Wie Psychotherapie bei Ängsten hilft
- Helena Pfleiderer
- 21. Juni
- 2 Min. Lesezeit

Einleitung
Psychotherapie ist eine der effektivsten Methode zur Behandlung von Angststörungen. Sie bietet verschiedene Ansätze, um den Betroffenen zu helfen, ihre Ängste zu verstehen und zu bewältigen.
Arten der Psychotherapie bei Ängsten
Es gibt mehrere Psychotherapieansätze, die bei Ängsten eingesetzt werden:
Kognitive Verhaltenstherapie: Diese Therapieform hilft, negative Denkmuster zu identifizieren und zu verändern.
Konfrontationstherapie: Hierbei werden Patienten schrittweise mit ihren Ängsten konfrontiert, um die Angst zu reduzieren.
Psychodynamische Therapie: Diese Methode untersucht unbewusste Konflikte und deren Einfluss auf das Verhalten. Sie basiert auf der Annahme, dass viele unserer Gedanken, Gefühle und Verhaltensweisen von unbewussten Prozessen beeinflusst werden, die oft aus frühen Kindheitserfahrungen oder traumatischen Ereignissen resultieren. In der psychodynamischen Therapie wird der Klient ermutigt, seine inneren Gedanken und Emotionen frei zu äußern, um ein tieferes Verständnis für die zugrunde liegenden Probleme zu entwickeln. Ein zentraler Aspekt dieser Therapieform ist die Analyse von Träumen, freien Assoziationen und Widerständen, die im therapeutischen Prozess auftreten können. Therapeuten arbeiten eng mit ihren Klienten zusammen, um Muster in deren Denken und Verhalten zu identifizieren, die auf unbewusste Konflikte hinweisen. Diese Konflikte können sich in verschiedenen Formen äußern, wie zum Beispiel in Angstzuständen, Depressionen oder zwischenmenschlichen Schwierigkeiten. Die psychodynamische Therapie zielt darauf ab, das Bewusstsein für diese unbewussten Prozesse zu schärfen, sodass Klienten ein besseres Verständnis für ihre eigenen Emotionen und Motivationen entwickeln können. Durch die Bearbeitung dieser Konflikte können Klienten lernen, gesündere Bewältigungsmechanismen zu entwickeln und ihre Beziehungen zu anderen zu verbessern. Ein weiterer wichtiger Aspekt der psychodynamischen Therapie ist die Therapeut-Klienten-Beziehung, die als ein Spiegel für die Beziehungen des Klienten in der Außenwelt dient. Diese therapeutische Beziehung ermöglicht es den Klienten, ihre Muster in einem sicheren Raum zu erkunden und zu reflektieren. Insgesamt bietet die psychodynamische Therapie einen tiefen Einblick in die menschliche Psyche und fördert die persönliche Entwicklung durch das Verständnis und die Integration unbewusster Inhalte.
Wie Psychotherapie wirkt
Psychotherapie kann auf verschiedene Weisen helfen:
Verständnis der Angst: Patienten lernen, die Ursachen ihrer Ängste zu erkennen.

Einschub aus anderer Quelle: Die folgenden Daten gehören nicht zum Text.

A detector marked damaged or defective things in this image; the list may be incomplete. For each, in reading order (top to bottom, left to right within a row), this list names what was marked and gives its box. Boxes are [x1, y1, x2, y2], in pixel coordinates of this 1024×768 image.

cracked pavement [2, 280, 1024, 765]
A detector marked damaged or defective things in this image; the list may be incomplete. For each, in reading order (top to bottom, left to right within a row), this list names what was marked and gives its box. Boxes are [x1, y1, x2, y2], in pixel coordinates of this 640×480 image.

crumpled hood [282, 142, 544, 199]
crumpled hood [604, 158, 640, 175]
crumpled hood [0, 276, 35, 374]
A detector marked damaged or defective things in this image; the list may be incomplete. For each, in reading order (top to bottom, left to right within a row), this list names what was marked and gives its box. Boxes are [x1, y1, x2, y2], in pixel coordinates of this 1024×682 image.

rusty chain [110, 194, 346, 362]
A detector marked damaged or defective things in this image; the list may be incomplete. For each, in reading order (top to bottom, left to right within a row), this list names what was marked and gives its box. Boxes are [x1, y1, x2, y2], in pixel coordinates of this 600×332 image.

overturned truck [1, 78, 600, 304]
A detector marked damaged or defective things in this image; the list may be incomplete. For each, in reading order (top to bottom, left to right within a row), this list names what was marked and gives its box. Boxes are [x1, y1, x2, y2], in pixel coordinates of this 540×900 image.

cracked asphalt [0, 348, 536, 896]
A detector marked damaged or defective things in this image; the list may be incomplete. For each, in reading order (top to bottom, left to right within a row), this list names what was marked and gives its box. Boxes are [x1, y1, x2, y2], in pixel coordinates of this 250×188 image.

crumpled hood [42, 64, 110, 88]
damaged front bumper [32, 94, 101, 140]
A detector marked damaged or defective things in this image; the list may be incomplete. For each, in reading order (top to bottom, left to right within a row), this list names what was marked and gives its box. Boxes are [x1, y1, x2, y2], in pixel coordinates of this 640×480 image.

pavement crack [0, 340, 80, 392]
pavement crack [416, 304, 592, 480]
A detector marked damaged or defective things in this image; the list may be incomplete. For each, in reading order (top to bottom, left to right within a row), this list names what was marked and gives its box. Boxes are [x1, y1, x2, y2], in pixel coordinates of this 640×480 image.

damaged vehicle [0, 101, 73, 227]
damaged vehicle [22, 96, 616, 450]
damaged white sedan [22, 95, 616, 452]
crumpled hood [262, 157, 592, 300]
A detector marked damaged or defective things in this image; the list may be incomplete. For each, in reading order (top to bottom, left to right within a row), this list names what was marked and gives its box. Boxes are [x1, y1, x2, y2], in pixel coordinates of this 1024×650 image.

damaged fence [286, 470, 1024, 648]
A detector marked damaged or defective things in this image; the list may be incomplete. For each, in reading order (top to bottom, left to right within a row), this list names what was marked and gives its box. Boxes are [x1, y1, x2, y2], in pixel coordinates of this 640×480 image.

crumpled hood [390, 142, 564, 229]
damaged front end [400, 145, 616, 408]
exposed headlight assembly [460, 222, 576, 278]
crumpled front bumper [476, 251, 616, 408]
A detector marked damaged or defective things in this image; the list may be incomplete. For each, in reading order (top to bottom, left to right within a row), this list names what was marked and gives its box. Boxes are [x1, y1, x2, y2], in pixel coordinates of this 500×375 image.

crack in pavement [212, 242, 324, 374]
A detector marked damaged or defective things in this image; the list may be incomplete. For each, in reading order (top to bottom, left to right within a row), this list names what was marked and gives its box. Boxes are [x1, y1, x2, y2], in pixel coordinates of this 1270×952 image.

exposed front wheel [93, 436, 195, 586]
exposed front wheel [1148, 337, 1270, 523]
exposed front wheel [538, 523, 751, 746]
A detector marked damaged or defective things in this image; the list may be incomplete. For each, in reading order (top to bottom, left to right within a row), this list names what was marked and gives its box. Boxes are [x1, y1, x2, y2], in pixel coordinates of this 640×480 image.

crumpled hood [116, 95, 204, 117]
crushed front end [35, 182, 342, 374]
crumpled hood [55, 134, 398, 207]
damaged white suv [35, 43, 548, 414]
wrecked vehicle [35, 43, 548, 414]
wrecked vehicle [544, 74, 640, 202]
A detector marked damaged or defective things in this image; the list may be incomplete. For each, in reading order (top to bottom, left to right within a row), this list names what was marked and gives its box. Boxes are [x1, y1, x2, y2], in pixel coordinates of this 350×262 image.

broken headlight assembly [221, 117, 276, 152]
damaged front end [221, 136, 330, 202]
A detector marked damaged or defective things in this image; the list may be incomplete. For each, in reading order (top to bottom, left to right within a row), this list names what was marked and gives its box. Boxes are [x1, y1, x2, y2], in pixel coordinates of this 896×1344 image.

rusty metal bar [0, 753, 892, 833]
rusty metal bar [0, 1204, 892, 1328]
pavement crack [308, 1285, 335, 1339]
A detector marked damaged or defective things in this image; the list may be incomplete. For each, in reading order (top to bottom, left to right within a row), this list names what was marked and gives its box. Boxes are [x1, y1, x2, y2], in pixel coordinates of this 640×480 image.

Bewältigungsstrategien: Therapeuten vermitteln Techniken zur Bewältigung von Angstsymptomen.
Emotionale Unterstützung: Ein sicherer Raum ermöglicht es den Patienten, ihre Ängste offen zu besprechen.
Veränderung von Denkmustern: Negative Gedanken werden hinterfragt und durch positive ersetzt.
Fazit
Psychotherapie ist ein wertvolles Werkzeug zur Behandlung von Ängsten. Durch verschiedene Ansätze und Techniken können Betroffene lernen, ihre Ängste zu verstehen und zu bewältigen, was zu einem besseren Lebensgefühl führt. Durch die Psychodynamische Psychotherapie, die ich in meiner Praxis hauptsächlich verfolge, erreichen Sie nicht nur oberflächlich eine Verbesserung der Angstsymptomatik durch Veränderung der Denkmuster, sondern erzielen ein tiefgreifendes Verständnis für den Ursprung Ihrer Ängste, was wiederum dazu führt, dass die Ängste im Hintergrund treten bis hin zur völligen Angstbefreiung.